For professional investors, experts believe this will be the cost of doing business. However, for small-time investors, it will eat into their earnings.

The average home price in Halifax climbed a whopping 23 per cent year-over-year in September to $471,746.

Queen’s Park has proposed a new housing affordability task force amid high home prices and sales within the red-hot Ontario real estate market. One local group thinks one of the best strategies to employ is updating single-family zoning laws. Today, it is illegal to convert single-family homes into multi-unit properties in a Toronto neighbourhood, such as a townhome or a triplex.

The Ontario Real Estate Association (OREA) calls the zoning law “archaic” and “exclusionary.”

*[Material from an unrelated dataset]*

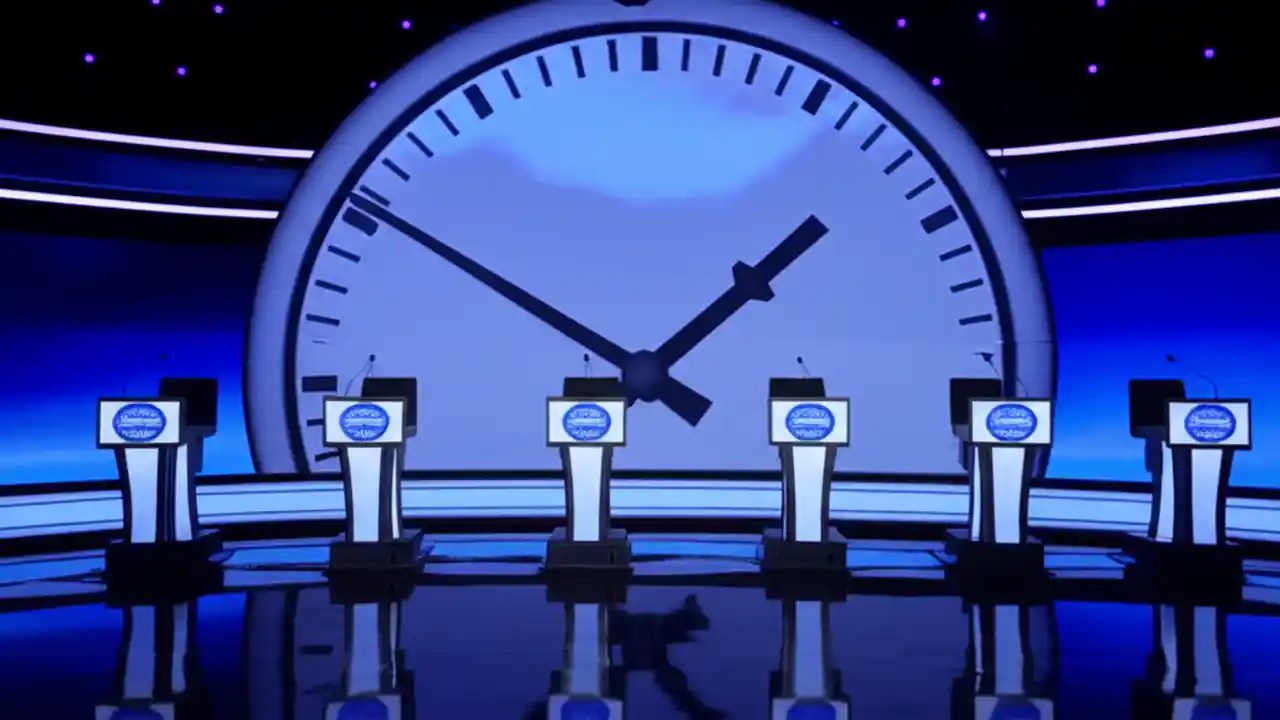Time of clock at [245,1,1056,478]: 1:50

“In too many Ontario cities, it defies common sense that you can take a bungalow and turn it into a monster four-storey home for one wealthy family, but you cannot build affordable townhomes for multiple families without red tape, runaround, and exorbitant costs,” said OREA CEO Tim Hudak in a news release. “Exclusionary zoning policies are at the heart of Ontario’s housing affordability crisis in high-growth areas and it’s time the Province steps in to modernize these archaic laws.”

Since housing development is restricted south of Lake Ontario and north of the Greenbelt, OREA purports it is critical to manage the land more effectively so more Canadians can acquire a home.

Is Relief on the Way for Canada’s Housing Market?

Fortunately for homebuyers, Canadian new home price growth slowed for the first time since 2019. Could it be the beginning of a sharp correction, or is this merely a monthly outlier that will be resuscitated over the next year? Either way, young families and first-time homebuyers will be monitoring the situation to find an opening.